The Privilege of Pastoral Ministry: A Letter to My Church

by Raymond Johnson

Raymond Johnson is the senior pastor of Christ Church West Chester in West Chester, Pennsylvania.

April 1, 2026

Abstract: Raymond Johnson writes a letter to his congregation expressing the privilege he feels in serving as their pastor. While there are many difficult things that seminary can’t prepare a pastor for, it is also unable to prepare him for the profound affection he will feel for his people as he shepherds them through blessings, trials, and suffering of various kinds. 

 


 

There are many things seminary doesn’t prepare a pastor to do. 

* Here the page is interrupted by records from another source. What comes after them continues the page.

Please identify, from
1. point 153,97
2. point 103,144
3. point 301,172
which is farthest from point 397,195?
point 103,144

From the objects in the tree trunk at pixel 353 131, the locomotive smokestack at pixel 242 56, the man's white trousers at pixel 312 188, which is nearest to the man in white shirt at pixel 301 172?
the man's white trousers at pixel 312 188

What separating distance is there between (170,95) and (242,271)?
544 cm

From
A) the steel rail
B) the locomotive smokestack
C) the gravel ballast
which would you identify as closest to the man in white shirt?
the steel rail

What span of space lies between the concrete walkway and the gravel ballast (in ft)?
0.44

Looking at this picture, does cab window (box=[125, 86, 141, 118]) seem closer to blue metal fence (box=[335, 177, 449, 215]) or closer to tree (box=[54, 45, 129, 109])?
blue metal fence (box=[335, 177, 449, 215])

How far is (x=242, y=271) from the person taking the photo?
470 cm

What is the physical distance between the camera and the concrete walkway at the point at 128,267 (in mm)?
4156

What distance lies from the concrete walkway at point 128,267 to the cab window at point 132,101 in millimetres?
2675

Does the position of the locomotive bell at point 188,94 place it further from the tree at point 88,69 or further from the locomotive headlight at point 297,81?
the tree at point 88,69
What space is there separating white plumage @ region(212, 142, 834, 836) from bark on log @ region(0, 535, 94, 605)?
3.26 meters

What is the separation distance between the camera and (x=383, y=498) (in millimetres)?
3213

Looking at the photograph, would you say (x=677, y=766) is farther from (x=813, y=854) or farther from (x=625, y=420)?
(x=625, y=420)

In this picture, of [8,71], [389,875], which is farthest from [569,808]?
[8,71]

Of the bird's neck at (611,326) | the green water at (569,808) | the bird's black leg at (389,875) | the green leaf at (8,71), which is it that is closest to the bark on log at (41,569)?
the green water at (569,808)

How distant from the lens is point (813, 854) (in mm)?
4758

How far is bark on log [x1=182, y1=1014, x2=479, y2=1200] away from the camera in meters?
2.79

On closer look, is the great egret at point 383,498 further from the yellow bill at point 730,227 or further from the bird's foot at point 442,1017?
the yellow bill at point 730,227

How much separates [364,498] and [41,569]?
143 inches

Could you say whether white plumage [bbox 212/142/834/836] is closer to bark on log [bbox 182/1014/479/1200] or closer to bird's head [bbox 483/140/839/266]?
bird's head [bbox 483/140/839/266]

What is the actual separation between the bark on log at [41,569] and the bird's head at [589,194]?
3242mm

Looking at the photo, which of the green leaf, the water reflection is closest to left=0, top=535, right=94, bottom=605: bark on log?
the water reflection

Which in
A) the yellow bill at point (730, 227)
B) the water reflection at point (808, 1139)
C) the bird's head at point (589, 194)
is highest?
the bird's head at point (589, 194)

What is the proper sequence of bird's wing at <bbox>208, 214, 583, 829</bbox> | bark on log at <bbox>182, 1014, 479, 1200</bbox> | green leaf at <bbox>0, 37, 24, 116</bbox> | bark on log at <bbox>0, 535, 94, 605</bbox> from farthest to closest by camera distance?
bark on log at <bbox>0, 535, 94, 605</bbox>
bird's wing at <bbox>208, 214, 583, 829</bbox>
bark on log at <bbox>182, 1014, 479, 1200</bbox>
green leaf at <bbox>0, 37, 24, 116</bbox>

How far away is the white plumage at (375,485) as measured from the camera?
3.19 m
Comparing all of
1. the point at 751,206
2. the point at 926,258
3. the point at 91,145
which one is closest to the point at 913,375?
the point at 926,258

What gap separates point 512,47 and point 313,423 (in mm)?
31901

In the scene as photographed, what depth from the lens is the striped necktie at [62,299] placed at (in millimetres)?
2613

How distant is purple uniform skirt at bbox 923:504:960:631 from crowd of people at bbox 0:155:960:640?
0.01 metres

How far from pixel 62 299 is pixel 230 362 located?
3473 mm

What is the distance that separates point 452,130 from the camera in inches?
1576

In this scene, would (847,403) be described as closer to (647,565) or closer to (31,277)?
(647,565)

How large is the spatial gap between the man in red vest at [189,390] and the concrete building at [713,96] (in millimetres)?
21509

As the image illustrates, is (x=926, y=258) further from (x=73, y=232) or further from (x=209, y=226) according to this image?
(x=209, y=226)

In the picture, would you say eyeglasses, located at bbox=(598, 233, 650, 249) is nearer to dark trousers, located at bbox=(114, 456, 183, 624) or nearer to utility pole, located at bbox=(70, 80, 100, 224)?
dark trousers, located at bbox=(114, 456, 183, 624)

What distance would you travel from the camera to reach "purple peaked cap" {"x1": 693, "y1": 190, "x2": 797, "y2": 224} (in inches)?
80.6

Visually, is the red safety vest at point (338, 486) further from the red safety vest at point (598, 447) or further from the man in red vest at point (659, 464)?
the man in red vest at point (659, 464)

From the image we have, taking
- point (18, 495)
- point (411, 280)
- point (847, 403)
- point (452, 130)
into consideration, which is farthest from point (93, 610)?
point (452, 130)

I’ll concede, however, that much of what seminary doesn’t prepare a pastor to do is based on the context in which he serves. For example, in my early years of pastoral ministry at Christ Church West Chester (then The Journey), seminary didn’t prepare me for the reality that I’d have to shovel snow off the sidewalk on the same Sunday mornings I was frantically trying to finish my first sermons; it didn’t prepare me for the fact that I’d have to learn how to troubleshoot a boiler system via FaceTime with Terry Kraus so that we could assemble in a warm gathering space; or that I’d (literally) have to chase bats out of the sanctuary so they wouldn’t fly in circles over people’s heads during our evening services. 

Today, though, I can happily say, nearly eleven years later, I’m prepared for (some of) what seminary didn’t prepare me for: we have interns to shovel our sidewalks; more competent men alongside Terry Kraus to service our building; and bats have been (mostly) chased out and are now (mostly) kept out, thanks to the wire fencing in our tower. 

And yet, after all these years and on the other side of my sabbatical, I’m still learning about something that seminary didn’t prepare me for—understanding the privilege of pastoral ministry. Now, to be fair, I don’t believe seminary can prepare a pastor to understand this privilege, at least not in the way I’m thinking of here. This type of understanding is based on both the place and the length of a pastorate. 

For example, seminary didn’t prepare me for the happiness I’d experience at Claire Baker’s wedding; for the anguish I felt when Terri Melloni’s daughter passed away; for the burden I sense for those afflicted by trials and temptations and delayed providence and broken promises and missed expectations and scary situations and uncertain futures; or for the distraught hopefulness I feel in the wake of Murray Mullins’s sudden death last Thursday. (There are many other examples I could share, but not all of them can be in a public forum). 

Seminary didn’t prepare me to understand that this is the privilege of pastoral ministry—to be beside you, serving as your pastor at the highest of highs and the lowest of lows in your lives; to be with you from life’s first cry, when you welcome your child(ren) into the world, to life’s final breath, when you leave the land of the dying for the land of the living; and to be near you when life doesn’t work out the way you thought or expected or desired. And reminding you all along the way of the love of God the Father through God the Son in the power of God the Spirit, even as I’ve prayed that you would keep the faith and not lose heart. 

Writing Murray’s funeral sermon last week brought these feelings to mind, as I had the privilege of exercising my final duty as his pastor. I smiled as I wrote, because I realized that it was a gift to remember the man, our beloved brother, Murray Mullins. (I even told Meghan that funeral sermons for our members are my favorite sermons to write and preach, not because I want you to pass, but because I get to think about you and serve you one last time). 

As I continue to learn the privilege of pastoral ministry, I think for the first time I understand the apostle and can say, “For what is [my] hope or joy or crown of boasting before the Lord Jesus at his coming? Is it not you,” Christ Church West Chester. “For you are [my] glory and joy” (1 Thes. 2:19–20).